The low pay and high student-loan debt is a national problem.

That's why some in Congress are backing the Prosecutors and Public Defenders Incentive Act, a proposed law that would pay off up to $6,000 a year in student loans provided the attorneys agree to stay in their public jobs for a certain length of time.

The bill, sponsored by U.S. Rep. David Scott, D-Ga., is supported by U.S. Rep. Bart Gordon of Tennessee.

The proposed law, the Murfreesboro Democrat said, is similar to programs offered to doctors, nurses and teachers who get a certain portion of their student-loan debt paid by agreeing to work in underserved areas.

But another reason he said he supports the move is to save money by reducing the appeals in criminal cases.

"We are constantly seeing cases where criminal defendants are sometimes having their sentences overturned because of inadequate representation. I think that this will hopefully stop these kind of appeals."

The law would make it easier to keep good, experienced attorneys, said Davidson County District Attorney General Torry Johnson, who has said he's had at least six lawyers leave his office this year alone.

Others say the high debt is keeping talented lawyers away from public service. "The important thing about this is there are lot of young law school graduates who would like to do some public service work, but they can't because of the amount of educational debt that they have," said Jeff Henry, executive director of the Tennessee District Public Defenders Conference.

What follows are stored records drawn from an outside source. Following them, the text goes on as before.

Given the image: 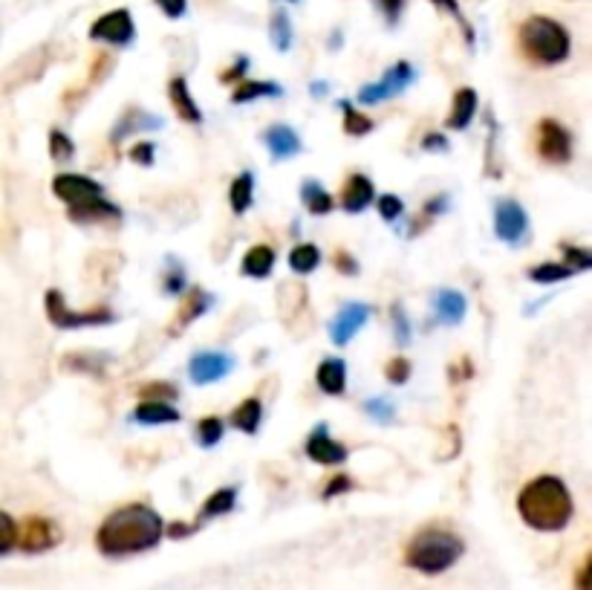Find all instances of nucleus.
Returning <instances> with one entry per match:
<instances>
[{
  "label": "nucleus",
  "instance_id": "46",
  "mask_svg": "<svg viewBox=\"0 0 592 590\" xmlns=\"http://www.w3.org/2000/svg\"><path fill=\"white\" fill-rule=\"evenodd\" d=\"M157 7L165 12V18H171V21H176V18L185 15V9H189V0H153Z\"/></svg>",
  "mask_w": 592,
  "mask_h": 590
},
{
  "label": "nucleus",
  "instance_id": "5",
  "mask_svg": "<svg viewBox=\"0 0 592 590\" xmlns=\"http://www.w3.org/2000/svg\"><path fill=\"white\" fill-rule=\"evenodd\" d=\"M465 541L456 533L428 527L410 538L405 547V565L422 576H440L463 559Z\"/></svg>",
  "mask_w": 592,
  "mask_h": 590
},
{
  "label": "nucleus",
  "instance_id": "3",
  "mask_svg": "<svg viewBox=\"0 0 592 590\" xmlns=\"http://www.w3.org/2000/svg\"><path fill=\"white\" fill-rule=\"evenodd\" d=\"M53 194L67 206L69 221L96 223L119 221V217H122L119 206L105 197V189H101L93 176L58 174L53 180Z\"/></svg>",
  "mask_w": 592,
  "mask_h": 590
},
{
  "label": "nucleus",
  "instance_id": "42",
  "mask_svg": "<svg viewBox=\"0 0 592 590\" xmlns=\"http://www.w3.org/2000/svg\"><path fill=\"white\" fill-rule=\"evenodd\" d=\"M390 313H394L396 342H399V345H408V342H410V324H408V319H405L402 307L394 304V307H390Z\"/></svg>",
  "mask_w": 592,
  "mask_h": 590
},
{
  "label": "nucleus",
  "instance_id": "7",
  "mask_svg": "<svg viewBox=\"0 0 592 590\" xmlns=\"http://www.w3.org/2000/svg\"><path fill=\"white\" fill-rule=\"evenodd\" d=\"M535 148L543 162L561 165L572 160V137L558 119H540L538 131H535Z\"/></svg>",
  "mask_w": 592,
  "mask_h": 590
},
{
  "label": "nucleus",
  "instance_id": "25",
  "mask_svg": "<svg viewBox=\"0 0 592 590\" xmlns=\"http://www.w3.org/2000/svg\"><path fill=\"white\" fill-rule=\"evenodd\" d=\"M260 420H263V403H260L258 397L244 399V403L232 411V422H235L240 431H246V435H255V431L260 429Z\"/></svg>",
  "mask_w": 592,
  "mask_h": 590
},
{
  "label": "nucleus",
  "instance_id": "45",
  "mask_svg": "<svg viewBox=\"0 0 592 590\" xmlns=\"http://www.w3.org/2000/svg\"><path fill=\"white\" fill-rule=\"evenodd\" d=\"M385 374H388V379L394 385H402V383H408V376H410V362L408 360H394L388 365V368H385Z\"/></svg>",
  "mask_w": 592,
  "mask_h": 590
},
{
  "label": "nucleus",
  "instance_id": "29",
  "mask_svg": "<svg viewBox=\"0 0 592 590\" xmlns=\"http://www.w3.org/2000/svg\"><path fill=\"white\" fill-rule=\"evenodd\" d=\"M67 371H87V374H101L107 365L105 353H67L62 360Z\"/></svg>",
  "mask_w": 592,
  "mask_h": 590
},
{
  "label": "nucleus",
  "instance_id": "43",
  "mask_svg": "<svg viewBox=\"0 0 592 590\" xmlns=\"http://www.w3.org/2000/svg\"><path fill=\"white\" fill-rule=\"evenodd\" d=\"M402 212H405L402 200L396 197V194H385V197H379V215L385 217V221H396Z\"/></svg>",
  "mask_w": 592,
  "mask_h": 590
},
{
  "label": "nucleus",
  "instance_id": "36",
  "mask_svg": "<svg viewBox=\"0 0 592 590\" xmlns=\"http://www.w3.org/2000/svg\"><path fill=\"white\" fill-rule=\"evenodd\" d=\"M18 547V524L9 513L0 509V556H7Z\"/></svg>",
  "mask_w": 592,
  "mask_h": 590
},
{
  "label": "nucleus",
  "instance_id": "24",
  "mask_svg": "<svg viewBox=\"0 0 592 590\" xmlns=\"http://www.w3.org/2000/svg\"><path fill=\"white\" fill-rule=\"evenodd\" d=\"M301 203H304L310 215H330L335 206V200L330 197L327 189L315 183V180H306V183L301 185Z\"/></svg>",
  "mask_w": 592,
  "mask_h": 590
},
{
  "label": "nucleus",
  "instance_id": "33",
  "mask_svg": "<svg viewBox=\"0 0 592 590\" xmlns=\"http://www.w3.org/2000/svg\"><path fill=\"white\" fill-rule=\"evenodd\" d=\"M570 276L572 269L567 264H538V267L529 269V278L535 285H552V281H563Z\"/></svg>",
  "mask_w": 592,
  "mask_h": 590
},
{
  "label": "nucleus",
  "instance_id": "23",
  "mask_svg": "<svg viewBox=\"0 0 592 590\" xmlns=\"http://www.w3.org/2000/svg\"><path fill=\"white\" fill-rule=\"evenodd\" d=\"M272 267H275V249L266 244L251 246L249 253H246L244 264H240L244 276H249V278H266L269 272H272Z\"/></svg>",
  "mask_w": 592,
  "mask_h": 590
},
{
  "label": "nucleus",
  "instance_id": "34",
  "mask_svg": "<svg viewBox=\"0 0 592 590\" xmlns=\"http://www.w3.org/2000/svg\"><path fill=\"white\" fill-rule=\"evenodd\" d=\"M223 435H226V426H223L220 417H205V420L197 422V443L205 446V449L220 443Z\"/></svg>",
  "mask_w": 592,
  "mask_h": 590
},
{
  "label": "nucleus",
  "instance_id": "15",
  "mask_svg": "<svg viewBox=\"0 0 592 590\" xmlns=\"http://www.w3.org/2000/svg\"><path fill=\"white\" fill-rule=\"evenodd\" d=\"M376 192H373V183L367 180L365 174H349L347 183H344L342 192V208L349 212V215H358V212H365L367 206L373 203Z\"/></svg>",
  "mask_w": 592,
  "mask_h": 590
},
{
  "label": "nucleus",
  "instance_id": "30",
  "mask_svg": "<svg viewBox=\"0 0 592 590\" xmlns=\"http://www.w3.org/2000/svg\"><path fill=\"white\" fill-rule=\"evenodd\" d=\"M319 264H321V253L315 244H298L295 249L289 253V267L295 269V272H301V276L312 272Z\"/></svg>",
  "mask_w": 592,
  "mask_h": 590
},
{
  "label": "nucleus",
  "instance_id": "2",
  "mask_svg": "<svg viewBox=\"0 0 592 590\" xmlns=\"http://www.w3.org/2000/svg\"><path fill=\"white\" fill-rule=\"evenodd\" d=\"M517 513L538 533H561L572 522L575 506H572V495L561 478L540 475L520 490Z\"/></svg>",
  "mask_w": 592,
  "mask_h": 590
},
{
  "label": "nucleus",
  "instance_id": "32",
  "mask_svg": "<svg viewBox=\"0 0 592 590\" xmlns=\"http://www.w3.org/2000/svg\"><path fill=\"white\" fill-rule=\"evenodd\" d=\"M342 110H344V133H349V137H365V133L373 131V122L367 119L362 110H356L349 101H342Z\"/></svg>",
  "mask_w": 592,
  "mask_h": 590
},
{
  "label": "nucleus",
  "instance_id": "12",
  "mask_svg": "<svg viewBox=\"0 0 592 590\" xmlns=\"http://www.w3.org/2000/svg\"><path fill=\"white\" fill-rule=\"evenodd\" d=\"M232 356H226V353H217V351H203V353H194L189 362V376L194 385H212L217 383V379H223V376L232 371Z\"/></svg>",
  "mask_w": 592,
  "mask_h": 590
},
{
  "label": "nucleus",
  "instance_id": "14",
  "mask_svg": "<svg viewBox=\"0 0 592 590\" xmlns=\"http://www.w3.org/2000/svg\"><path fill=\"white\" fill-rule=\"evenodd\" d=\"M306 458L315 460V463H324V466H335V463L347 460V446L335 443L327 435V426L321 422L319 429L310 435V440H306Z\"/></svg>",
  "mask_w": 592,
  "mask_h": 590
},
{
  "label": "nucleus",
  "instance_id": "19",
  "mask_svg": "<svg viewBox=\"0 0 592 590\" xmlns=\"http://www.w3.org/2000/svg\"><path fill=\"white\" fill-rule=\"evenodd\" d=\"M319 388L324 394H330V397H338V394H344V388H347V365H344V360H335V356H330V360H324L319 365Z\"/></svg>",
  "mask_w": 592,
  "mask_h": 590
},
{
  "label": "nucleus",
  "instance_id": "41",
  "mask_svg": "<svg viewBox=\"0 0 592 590\" xmlns=\"http://www.w3.org/2000/svg\"><path fill=\"white\" fill-rule=\"evenodd\" d=\"M431 3H433V7H440L442 12H449V15H454L456 21H460V26H463L465 41H469V44H474V32H471V23L465 21L463 9H460V3H456V0H431Z\"/></svg>",
  "mask_w": 592,
  "mask_h": 590
},
{
  "label": "nucleus",
  "instance_id": "54",
  "mask_svg": "<svg viewBox=\"0 0 592 590\" xmlns=\"http://www.w3.org/2000/svg\"><path fill=\"white\" fill-rule=\"evenodd\" d=\"M422 148H426V151H445V139L442 137H437V133H433V137H426L422 139Z\"/></svg>",
  "mask_w": 592,
  "mask_h": 590
},
{
  "label": "nucleus",
  "instance_id": "50",
  "mask_svg": "<svg viewBox=\"0 0 592 590\" xmlns=\"http://www.w3.org/2000/svg\"><path fill=\"white\" fill-rule=\"evenodd\" d=\"M349 486H353V483H349V478H347V475L333 478V481H330L327 490H324V498H333V495H338V492H347Z\"/></svg>",
  "mask_w": 592,
  "mask_h": 590
},
{
  "label": "nucleus",
  "instance_id": "6",
  "mask_svg": "<svg viewBox=\"0 0 592 590\" xmlns=\"http://www.w3.org/2000/svg\"><path fill=\"white\" fill-rule=\"evenodd\" d=\"M44 307H46V315H50V322L62 330L96 328V324L114 322V313H110L107 307H93V310H84V313H78V310H69L67 299H64V292H58V290L46 292Z\"/></svg>",
  "mask_w": 592,
  "mask_h": 590
},
{
  "label": "nucleus",
  "instance_id": "31",
  "mask_svg": "<svg viewBox=\"0 0 592 590\" xmlns=\"http://www.w3.org/2000/svg\"><path fill=\"white\" fill-rule=\"evenodd\" d=\"M160 125H162V119H157V116H144L142 110L133 108L122 116V122L116 125L114 142H119V139H122L128 131H139V128H160Z\"/></svg>",
  "mask_w": 592,
  "mask_h": 590
},
{
  "label": "nucleus",
  "instance_id": "13",
  "mask_svg": "<svg viewBox=\"0 0 592 590\" xmlns=\"http://www.w3.org/2000/svg\"><path fill=\"white\" fill-rule=\"evenodd\" d=\"M367 319H370V307L367 304H347L342 313L335 315L333 324H330V339L335 345H347L349 339L356 336L358 330L365 328Z\"/></svg>",
  "mask_w": 592,
  "mask_h": 590
},
{
  "label": "nucleus",
  "instance_id": "40",
  "mask_svg": "<svg viewBox=\"0 0 592 590\" xmlns=\"http://www.w3.org/2000/svg\"><path fill=\"white\" fill-rule=\"evenodd\" d=\"M563 255H567V267L572 272H584L592 267V255L586 253L584 246H563Z\"/></svg>",
  "mask_w": 592,
  "mask_h": 590
},
{
  "label": "nucleus",
  "instance_id": "21",
  "mask_svg": "<svg viewBox=\"0 0 592 590\" xmlns=\"http://www.w3.org/2000/svg\"><path fill=\"white\" fill-rule=\"evenodd\" d=\"M208 307H212V296H208V292L191 290L183 299V304H180V313H176V322L174 328H171V333H180V330L189 328V324L194 322V319H200Z\"/></svg>",
  "mask_w": 592,
  "mask_h": 590
},
{
  "label": "nucleus",
  "instance_id": "16",
  "mask_svg": "<svg viewBox=\"0 0 592 590\" xmlns=\"http://www.w3.org/2000/svg\"><path fill=\"white\" fill-rule=\"evenodd\" d=\"M168 99H171V105H174L180 119H185V122H191V125L203 122V114H200L197 101H194V96H191L189 82H185L183 76H174L171 82H168Z\"/></svg>",
  "mask_w": 592,
  "mask_h": 590
},
{
  "label": "nucleus",
  "instance_id": "18",
  "mask_svg": "<svg viewBox=\"0 0 592 590\" xmlns=\"http://www.w3.org/2000/svg\"><path fill=\"white\" fill-rule=\"evenodd\" d=\"M266 146H269L275 160H289V157H295L301 151V137L289 125H272L266 131Z\"/></svg>",
  "mask_w": 592,
  "mask_h": 590
},
{
  "label": "nucleus",
  "instance_id": "48",
  "mask_svg": "<svg viewBox=\"0 0 592 590\" xmlns=\"http://www.w3.org/2000/svg\"><path fill=\"white\" fill-rule=\"evenodd\" d=\"M335 269H338V272H344V276H356L358 264L353 255L344 253V249H338V253H335Z\"/></svg>",
  "mask_w": 592,
  "mask_h": 590
},
{
  "label": "nucleus",
  "instance_id": "28",
  "mask_svg": "<svg viewBox=\"0 0 592 590\" xmlns=\"http://www.w3.org/2000/svg\"><path fill=\"white\" fill-rule=\"evenodd\" d=\"M281 87L275 85V82H240L232 93V101L235 105H244V101H255L263 99V96H281Z\"/></svg>",
  "mask_w": 592,
  "mask_h": 590
},
{
  "label": "nucleus",
  "instance_id": "47",
  "mask_svg": "<svg viewBox=\"0 0 592 590\" xmlns=\"http://www.w3.org/2000/svg\"><path fill=\"white\" fill-rule=\"evenodd\" d=\"M381 9V15L388 18V23H396L399 21V15H402V9H405V0H376Z\"/></svg>",
  "mask_w": 592,
  "mask_h": 590
},
{
  "label": "nucleus",
  "instance_id": "8",
  "mask_svg": "<svg viewBox=\"0 0 592 590\" xmlns=\"http://www.w3.org/2000/svg\"><path fill=\"white\" fill-rule=\"evenodd\" d=\"M93 41H105V44L114 46H128L130 41L137 39V23L128 9H114V12H105L101 18H96L90 26Z\"/></svg>",
  "mask_w": 592,
  "mask_h": 590
},
{
  "label": "nucleus",
  "instance_id": "38",
  "mask_svg": "<svg viewBox=\"0 0 592 590\" xmlns=\"http://www.w3.org/2000/svg\"><path fill=\"white\" fill-rule=\"evenodd\" d=\"M50 153H53V160H73L76 146H73V139H69L67 133L53 128V131H50Z\"/></svg>",
  "mask_w": 592,
  "mask_h": 590
},
{
  "label": "nucleus",
  "instance_id": "27",
  "mask_svg": "<svg viewBox=\"0 0 592 590\" xmlns=\"http://www.w3.org/2000/svg\"><path fill=\"white\" fill-rule=\"evenodd\" d=\"M237 504V490L235 486H226V490H217L214 495H208V501L200 509V518H217V515L232 513ZM197 518V522H200Z\"/></svg>",
  "mask_w": 592,
  "mask_h": 590
},
{
  "label": "nucleus",
  "instance_id": "37",
  "mask_svg": "<svg viewBox=\"0 0 592 590\" xmlns=\"http://www.w3.org/2000/svg\"><path fill=\"white\" fill-rule=\"evenodd\" d=\"M139 397L142 399H157V403H171V399L180 397L171 383H144L139 385Z\"/></svg>",
  "mask_w": 592,
  "mask_h": 590
},
{
  "label": "nucleus",
  "instance_id": "17",
  "mask_svg": "<svg viewBox=\"0 0 592 590\" xmlns=\"http://www.w3.org/2000/svg\"><path fill=\"white\" fill-rule=\"evenodd\" d=\"M477 90H471V87H463V90L456 93L454 101H451V114H449V128L451 131H465L471 125V119L477 116Z\"/></svg>",
  "mask_w": 592,
  "mask_h": 590
},
{
  "label": "nucleus",
  "instance_id": "11",
  "mask_svg": "<svg viewBox=\"0 0 592 590\" xmlns=\"http://www.w3.org/2000/svg\"><path fill=\"white\" fill-rule=\"evenodd\" d=\"M529 229V215L517 206L515 200H500L494 206V235L506 244H517Z\"/></svg>",
  "mask_w": 592,
  "mask_h": 590
},
{
  "label": "nucleus",
  "instance_id": "26",
  "mask_svg": "<svg viewBox=\"0 0 592 590\" xmlns=\"http://www.w3.org/2000/svg\"><path fill=\"white\" fill-rule=\"evenodd\" d=\"M251 200H255V176L249 171L235 176V183H232V192H228V203H232V212L235 215H244L246 208L251 206Z\"/></svg>",
  "mask_w": 592,
  "mask_h": 590
},
{
  "label": "nucleus",
  "instance_id": "39",
  "mask_svg": "<svg viewBox=\"0 0 592 590\" xmlns=\"http://www.w3.org/2000/svg\"><path fill=\"white\" fill-rule=\"evenodd\" d=\"M365 411H367V415H370L376 422H394V417H396L394 403H390V399H381V397L367 399V403H365Z\"/></svg>",
  "mask_w": 592,
  "mask_h": 590
},
{
  "label": "nucleus",
  "instance_id": "53",
  "mask_svg": "<svg viewBox=\"0 0 592 590\" xmlns=\"http://www.w3.org/2000/svg\"><path fill=\"white\" fill-rule=\"evenodd\" d=\"M246 69H249V58H237L235 67L228 69V73H220V78L223 82H235V78L240 76V73H246Z\"/></svg>",
  "mask_w": 592,
  "mask_h": 590
},
{
  "label": "nucleus",
  "instance_id": "49",
  "mask_svg": "<svg viewBox=\"0 0 592 590\" xmlns=\"http://www.w3.org/2000/svg\"><path fill=\"white\" fill-rule=\"evenodd\" d=\"M183 287H185L183 269H180V267L171 269V272H168V278H165V292H168V296H176V292H183Z\"/></svg>",
  "mask_w": 592,
  "mask_h": 590
},
{
  "label": "nucleus",
  "instance_id": "10",
  "mask_svg": "<svg viewBox=\"0 0 592 590\" xmlns=\"http://www.w3.org/2000/svg\"><path fill=\"white\" fill-rule=\"evenodd\" d=\"M58 541H62L58 527H55L50 518L30 515L26 522L18 524V547H21L23 553H44L58 545Z\"/></svg>",
  "mask_w": 592,
  "mask_h": 590
},
{
  "label": "nucleus",
  "instance_id": "22",
  "mask_svg": "<svg viewBox=\"0 0 592 590\" xmlns=\"http://www.w3.org/2000/svg\"><path fill=\"white\" fill-rule=\"evenodd\" d=\"M433 307H437V315H440L445 324H460L465 319V296L456 290H440L437 299H433Z\"/></svg>",
  "mask_w": 592,
  "mask_h": 590
},
{
  "label": "nucleus",
  "instance_id": "35",
  "mask_svg": "<svg viewBox=\"0 0 592 590\" xmlns=\"http://www.w3.org/2000/svg\"><path fill=\"white\" fill-rule=\"evenodd\" d=\"M269 32H272L275 46H278L281 53H287L289 44H292V26H289L287 12H275L272 23H269Z\"/></svg>",
  "mask_w": 592,
  "mask_h": 590
},
{
  "label": "nucleus",
  "instance_id": "20",
  "mask_svg": "<svg viewBox=\"0 0 592 590\" xmlns=\"http://www.w3.org/2000/svg\"><path fill=\"white\" fill-rule=\"evenodd\" d=\"M133 420L142 422V426H165V422H180V411L171 403L142 399L133 411Z\"/></svg>",
  "mask_w": 592,
  "mask_h": 590
},
{
  "label": "nucleus",
  "instance_id": "1",
  "mask_svg": "<svg viewBox=\"0 0 592 590\" xmlns=\"http://www.w3.org/2000/svg\"><path fill=\"white\" fill-rule=\"evenodd\" d=\"M162 536H165V522L157 509L144 504H128L101 522L96 533V547L110 559H122V556L153 550Z\"/></svg>",
  "mask_w": 592,
  "mask_h": 590
},
{
  "label": "nucleus",
  "instance_id": "4",
  "mask_svg": "<svg viewBox=\"0 0 592 590\" xmlns=\"http://www.w3.org/2000/svg\"><path fill=\"white\" fill-rule=\"evenodd\" d=\"M517 46L526 55V62L538 67H555L570 58L572 39L561 21L549 15H531L517 30Z\"/></svg>",
  "mask_w": 592,
  "mask_h": 590
},
{
  "label": "nucleus",
  "instance_id": "51",
  "mask_svg": "<svg viewBox=\"0 0 592 590\" xmlns=\"http://www.w3.org/2000/svg\"><path fill=\"white\" fill-rule=\"evenodd\" d=\"M575 590H590V556L581 561V568L575 573Z\"/></svg>",
  "mask_w": 592,
  "mask_h": 590
},
{
  "label": "nucleus",
  "instance_id": "44",
  "mask_svg": "<svg viewBox=\"0 0 592 590\" xmlns=\"http://www.w3.org/2000/svg\"><path fill=\"white\" fill-rule=\"evenodd\" d=\"M153 157H157V146L153 142H137L130 148V160L139 162V165H153Z\"/></svg>",
  "mask_w": 592,
  "mask_h": 590
},
{
  "label": "nucleus",
  "instance_id": "9",
  "mask_svg": "<svg viewBox=\"0 0 592 590\" xmlns=\"http://www.w3.org/2000/svg\"><path fill=\"white\" fill-rule=\"evenodd\" d=\"M413 76H417V73H413V67H410L408 62H396L379 82L362 87L358 101H362V105H379V101L385 99H394V96H399V93L413 82Z\"/></svg>",
  "mask_w": 592,
  "mask_h": 590
},
{
  "label": "nucleus",
  "instance_id": "52",
  "mask_svg": "<svg viewBox=\"0 0 592 590\" xmlns=\"http://www.w3.org/2000/svg\"><path fill=\"white\" fill-rule=\"evenodd\" d=\"M110 55H96V67H93V82H101V78H105V73L107 69H110Z\"/></svg>",
  "mask_w": 592,
  "mask_h": 590
}]
</instances>
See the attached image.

Sobrero, the young prosecutor, says she loves her job. But at her salary, a student-loan debt of about $140,000 makes it difficult. Daugherty, who also is committed to her office, said she has a law-school debt of about $100,000.

The starting salary for a Metro assistant public defender is $43,668. For an assistant district attorney, it's $40,440.

A study by the American Bar Association of law school graduates from the 2003-04 school year found that debt from public law schools averages $48,910. The study found that students who had attended private law schools were carrying an average debt of $76,563,

If the law passes, Daugherty, Sobrero and others in their offices said it would be a big help.

"(The law) would make a huge difference," said Sobrero, who hopes to leave her restaurant job at the end of this year even if it means a loss of income by 20%.

"I am at the point where it's getting so hard," she said. "I'm exhausted."

Without some type of relief, the end isn't in sight for Daugherty.

How long does she think she'll be moonlighting?

"Indefinitely, basically," Daugherty said. "I honestly can't see a time in the future when I would not be."